Intervenções climáticas radicais como bloquear a luz solar podem alterar os padrões climáticos do mundo

Controlando o luz solar
Controlando a luz solar

Intervenções climáticas radicais – como bloquear os raios solares – podem alterar os padrões climáticos do mundo, potencialmente beneficiando algumas regiões do mundo e prejudicando outras.

Essa possibilidade, dizem os cientistas do clima, significa que qualquer pesquisa sobre esses métodos deve considerar esses riscos e envolver os países que já sofrem os maiores impactos de um planeta em aquecimento.

“Se você está realmente falando sobre a implantação ativa de tecnologias para alterar o clima, então você precisa envolver todos nós na discussão”, disse Andrea Hinwood, cientista-chefe do Programa Ambiental das Nações Unidas em Nairóbi, no Quênia. “E isso significa que aqueles que são mais vulneráveis a esses efeitos precisam poder opinar.”

O impulso para a pesquisa inclusiva acompanha o crescente interesse – e debate – sobre o gerenciamento da radiação solar, uma maneira pouco compreendida de evitar mudanças climáticas catastróficas, injetando partículas que bloqueiam a luz solar na estratosfera ou alterando a densidade das nuvens.

Os cientistas climáticos são, em geral, cautelosos com tal intervenção.

Embora limitar a quantidade de luz solar que atinge a Terra possa resfriar rapidamente o planeta, dizem eles, tais esforços não resolveriam a acidificação dos oceanos e outros danos associados à queima de combustíveis fósseis, a principal causa do aquecimento global.

Também não está claro como o gerenciamento da radiação solar, ou SRM (Solar radiation management), afetaria os padrões climáticos globais, como as chuvas de monção que são cruciais em algumas regiões do Sul Global.

Embora possa aliviar os impactos climáticos em uma área do mundo, o SRM pode reduzir o rendimento das colheitas ou ameaçar o abastecimento de água em outra área.

Hinwood, que é originalmente da Austrália, ajudou a coordenar um relatório divulgado na semana passada que pede regulamentações para gerenciar os riscos potenciais do SRM (Climatewire, 28 de fevereiro).

O relatório – escrito por especialistas independentes e divulgado pela ONU Programa Ambiental – não endossa a pesquisa SRM. Mas propõe diretrizes de como qualquer pesquisa de SRM é conduzida, com foco em garantir que o processo seja justo e equitativo.

“Trata-se de estar ciente de que a pesquisa está em andamento.
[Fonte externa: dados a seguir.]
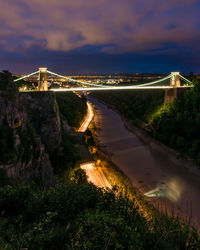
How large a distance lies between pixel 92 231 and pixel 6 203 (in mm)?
2596

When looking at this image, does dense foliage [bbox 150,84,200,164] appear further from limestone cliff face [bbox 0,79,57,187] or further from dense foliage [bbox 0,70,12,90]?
dense foliage [bbox 0,70,12,90]

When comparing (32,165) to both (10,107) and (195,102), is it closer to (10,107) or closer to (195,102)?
(10,107)

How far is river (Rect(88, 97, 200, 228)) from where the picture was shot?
37.6 ft

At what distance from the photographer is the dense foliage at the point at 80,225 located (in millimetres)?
2676

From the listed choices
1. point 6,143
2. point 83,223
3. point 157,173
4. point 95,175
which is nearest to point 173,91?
point 157,173

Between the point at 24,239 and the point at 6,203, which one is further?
the point at 6,203

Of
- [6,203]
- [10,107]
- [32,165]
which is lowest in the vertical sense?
[32,165]

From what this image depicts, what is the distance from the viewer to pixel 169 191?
13039 mm

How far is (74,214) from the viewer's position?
3.68m

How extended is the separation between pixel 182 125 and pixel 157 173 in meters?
8.95


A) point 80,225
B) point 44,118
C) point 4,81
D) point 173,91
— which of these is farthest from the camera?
point 173,91

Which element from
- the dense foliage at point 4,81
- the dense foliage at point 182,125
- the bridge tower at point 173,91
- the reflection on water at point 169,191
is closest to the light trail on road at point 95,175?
the reflection on water at point 169,191

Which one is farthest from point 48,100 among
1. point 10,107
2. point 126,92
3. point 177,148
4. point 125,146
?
point 126,92

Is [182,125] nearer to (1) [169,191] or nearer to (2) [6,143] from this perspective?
(1) [169,191]
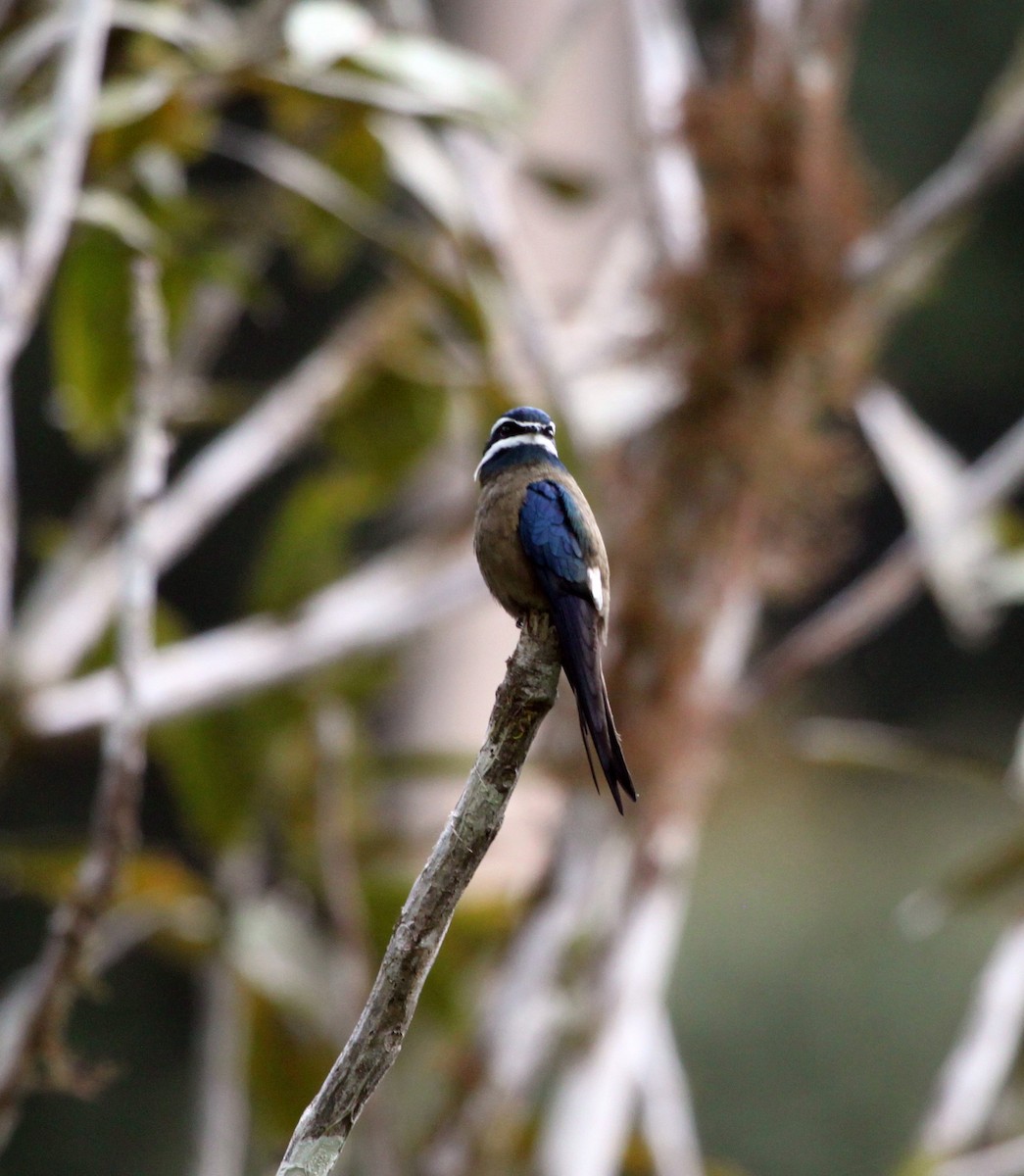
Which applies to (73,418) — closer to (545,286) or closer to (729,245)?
(729,245)

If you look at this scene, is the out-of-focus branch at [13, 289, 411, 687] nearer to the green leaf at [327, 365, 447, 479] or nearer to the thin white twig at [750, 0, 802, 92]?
the green leaf at [327, 365, 447, 479]

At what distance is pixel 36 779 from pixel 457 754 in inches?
175

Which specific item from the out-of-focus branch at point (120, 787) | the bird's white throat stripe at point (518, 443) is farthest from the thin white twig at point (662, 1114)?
the bird's white throat stripe at point (518, 443)

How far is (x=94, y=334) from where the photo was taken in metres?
3.04

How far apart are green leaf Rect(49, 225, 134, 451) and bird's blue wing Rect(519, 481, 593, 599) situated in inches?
66.7

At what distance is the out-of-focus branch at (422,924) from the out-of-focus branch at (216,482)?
6.24ft

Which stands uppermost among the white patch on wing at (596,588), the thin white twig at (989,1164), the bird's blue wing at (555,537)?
the thin white twig at (989,1164)

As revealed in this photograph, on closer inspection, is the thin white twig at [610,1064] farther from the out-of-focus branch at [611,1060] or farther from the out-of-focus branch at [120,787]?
the out-of-focus branch at [120,787]

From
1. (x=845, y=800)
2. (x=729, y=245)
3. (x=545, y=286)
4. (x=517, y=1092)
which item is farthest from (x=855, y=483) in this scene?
(x=845, y=800)

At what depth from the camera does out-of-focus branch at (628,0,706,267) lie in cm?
331

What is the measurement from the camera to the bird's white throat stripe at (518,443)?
1.47m

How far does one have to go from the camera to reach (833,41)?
3471 millimetres

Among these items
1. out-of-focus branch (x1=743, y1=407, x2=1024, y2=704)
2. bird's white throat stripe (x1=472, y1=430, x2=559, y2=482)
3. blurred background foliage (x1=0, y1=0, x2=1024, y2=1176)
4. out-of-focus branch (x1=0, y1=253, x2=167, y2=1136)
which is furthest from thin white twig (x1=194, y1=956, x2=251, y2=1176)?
bird's white throat stripe (x1=472, y1=430, x2=559, y2=482)

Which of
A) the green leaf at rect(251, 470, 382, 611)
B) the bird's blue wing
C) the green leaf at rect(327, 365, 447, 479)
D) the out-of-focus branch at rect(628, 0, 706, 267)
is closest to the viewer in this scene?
the bird's blue wing
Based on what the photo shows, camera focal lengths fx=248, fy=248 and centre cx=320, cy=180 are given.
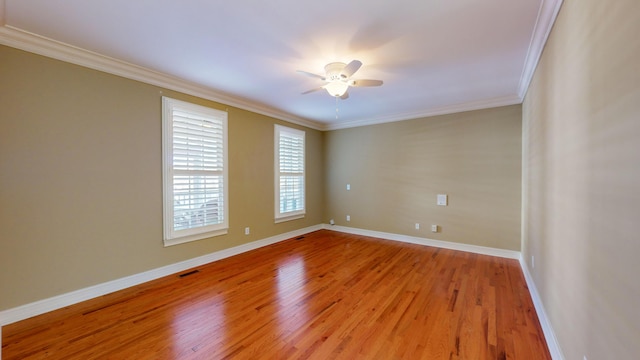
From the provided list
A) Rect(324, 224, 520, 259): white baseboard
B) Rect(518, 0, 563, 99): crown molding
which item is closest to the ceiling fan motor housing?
Rect(518, 0, 563, 99): crown molding

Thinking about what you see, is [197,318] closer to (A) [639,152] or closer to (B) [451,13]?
(A) [639,152]

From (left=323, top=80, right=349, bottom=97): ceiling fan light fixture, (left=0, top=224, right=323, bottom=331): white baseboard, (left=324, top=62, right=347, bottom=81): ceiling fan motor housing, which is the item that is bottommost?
(left=0, top=224, right=323, bottom=331): white baseboard

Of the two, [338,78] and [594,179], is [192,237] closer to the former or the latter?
[338,78]

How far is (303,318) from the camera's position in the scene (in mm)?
2363

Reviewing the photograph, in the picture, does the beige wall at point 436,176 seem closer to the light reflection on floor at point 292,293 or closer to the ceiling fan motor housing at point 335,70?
the light reflection on floor at point 292,293

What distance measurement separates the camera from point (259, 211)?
15.4 feet

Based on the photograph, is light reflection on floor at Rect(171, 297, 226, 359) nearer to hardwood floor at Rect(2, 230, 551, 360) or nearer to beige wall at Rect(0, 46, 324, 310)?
hardwood floor at Rect(2, 230, 551, 360)

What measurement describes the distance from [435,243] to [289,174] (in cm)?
323

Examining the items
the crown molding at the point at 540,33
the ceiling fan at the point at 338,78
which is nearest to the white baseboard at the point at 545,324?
the crown molding at the point at 540,33

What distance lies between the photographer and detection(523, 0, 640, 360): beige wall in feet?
3.13

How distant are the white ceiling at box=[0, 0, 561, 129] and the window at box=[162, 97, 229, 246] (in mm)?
396

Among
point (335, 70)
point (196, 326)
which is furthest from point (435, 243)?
point (196, 326)

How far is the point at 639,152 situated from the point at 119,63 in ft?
13.7

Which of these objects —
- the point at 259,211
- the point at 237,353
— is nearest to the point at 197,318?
the point at 237,353
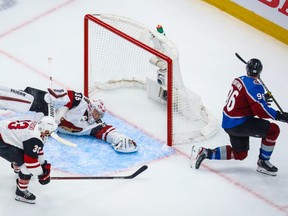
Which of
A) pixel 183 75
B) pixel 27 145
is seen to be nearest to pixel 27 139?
pixel 27 145

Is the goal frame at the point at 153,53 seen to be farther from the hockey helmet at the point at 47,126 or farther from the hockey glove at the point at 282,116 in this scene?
the hockey helmet at the point at 47,126

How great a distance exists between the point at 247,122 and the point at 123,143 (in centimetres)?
94

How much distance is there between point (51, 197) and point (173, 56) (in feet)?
4.39

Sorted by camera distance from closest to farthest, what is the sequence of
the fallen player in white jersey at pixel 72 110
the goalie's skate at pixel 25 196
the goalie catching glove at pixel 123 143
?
1. the goalie's skate at pixel 25 196
2. the fallen player in white jersey at pixel 72 110
3. the goalie catching glove at pixel 123 143

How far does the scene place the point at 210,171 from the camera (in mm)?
8133

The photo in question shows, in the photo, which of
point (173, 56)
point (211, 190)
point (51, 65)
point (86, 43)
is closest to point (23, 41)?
point (51, 65)

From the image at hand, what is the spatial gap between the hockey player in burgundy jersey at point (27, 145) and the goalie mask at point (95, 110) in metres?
0.85

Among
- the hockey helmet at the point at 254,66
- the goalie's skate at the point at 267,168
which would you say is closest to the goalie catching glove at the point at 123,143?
the goalie's skate at the point at 267,168

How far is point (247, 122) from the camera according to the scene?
7.88 m

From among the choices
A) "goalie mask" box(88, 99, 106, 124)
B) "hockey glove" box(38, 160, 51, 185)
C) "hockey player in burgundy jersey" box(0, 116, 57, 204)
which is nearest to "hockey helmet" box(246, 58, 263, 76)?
"goalie mask" box(88, 99, 106, 124)

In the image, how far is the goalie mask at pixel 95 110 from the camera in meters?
8.28

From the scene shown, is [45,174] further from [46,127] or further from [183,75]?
[183,75]

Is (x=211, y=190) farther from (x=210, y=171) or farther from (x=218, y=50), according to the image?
(x=218, y=50)

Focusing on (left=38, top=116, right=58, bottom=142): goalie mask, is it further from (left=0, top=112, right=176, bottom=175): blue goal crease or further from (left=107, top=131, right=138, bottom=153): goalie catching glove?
(left=107, top=131, right=138, bottom=153): goalie catching glove
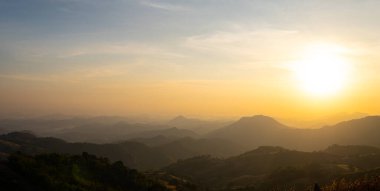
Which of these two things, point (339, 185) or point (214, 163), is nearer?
point (339, 185)

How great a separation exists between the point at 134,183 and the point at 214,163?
119458mm

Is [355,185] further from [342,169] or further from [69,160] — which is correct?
[342,169]

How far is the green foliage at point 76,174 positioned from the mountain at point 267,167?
4396cm

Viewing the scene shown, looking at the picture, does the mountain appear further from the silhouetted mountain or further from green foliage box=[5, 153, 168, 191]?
green foliage box=[5, 153, 168, 191]

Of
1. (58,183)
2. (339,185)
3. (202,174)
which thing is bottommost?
(202,174)

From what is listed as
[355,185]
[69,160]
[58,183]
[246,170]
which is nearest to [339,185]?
[355,185]

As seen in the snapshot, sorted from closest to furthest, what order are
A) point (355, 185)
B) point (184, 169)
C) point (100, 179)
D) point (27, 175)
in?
point (355, 185), point (27, 175), point (100, 179), point (184, 169)

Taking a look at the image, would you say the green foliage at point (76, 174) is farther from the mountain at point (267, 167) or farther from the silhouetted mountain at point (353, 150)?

Portanto, se isso vai continuar, vamos pelo menos ser muito deliberados na maneira como o consideramos”, disse Hinwood.

O objetivo, ela disse, é defender que “a pesquisa realmente aborda os riscos e incertezas e os potenciais riscos ambientais, sociais e econômicos e outros que podem resultar da implantação dessas tecnologias”.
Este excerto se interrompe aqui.